Some have questioned the advisability of trying to stretch resources at a time when state support of higher education is dwindling. As Fred Rusteberg, a local bank president, said, “Our region has very few resources, so we cannot afford to make a mistake.”

Francisco “Kiko” Rendon, the current TSC board chairman who ran on a platform of lowering costs for community college students, said, “A year and a half from now when we start publishing the new tuition rates, the community will start realizing why those painful changes took place.”

Rendon said higher education in the area would benefit from the split. “They needed it to raise their level of excellence,” he said of UTB, “and we needed it to be able to refocus on the basic community college mission, because it was being forgotten.”
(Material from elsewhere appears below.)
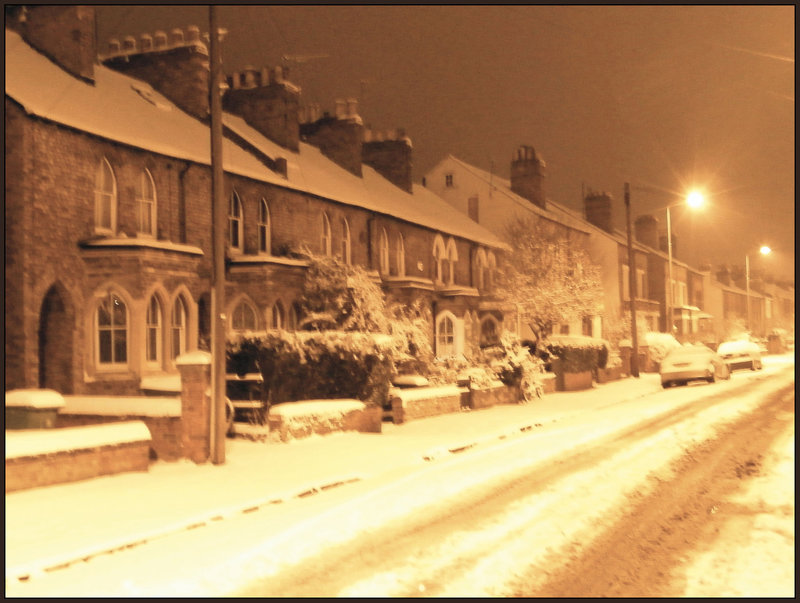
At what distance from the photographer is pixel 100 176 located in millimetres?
18422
García also sees opportunity. She hopes to see a modern four-year university built that produces, among other things, top-quality teachers and bi-literate graduates. Francisco Cigarroa, the UT System chancellor, has also made the development of UTB one of his top priorities, and the system’s regents have recently invested more than $30 million in the area.

The university will also tighten its admission policies. Mary Rose Cardenas, a former TSC board chairwoman who helped craft the original partnership, predicted open admissions would be the greatest loss to the community as the relationship between the institutions changes.

The exact nature of that relationship remains one of the biggest questions. While many on both sides anticipate a positive interaction, it will depend on the same personalities that led to the split in the first place. “If we can keep it objective and rational, then it will be one level of negotiations,” García said. “If it gets emotional and subjective and vindictive, then the rules are all out the window.”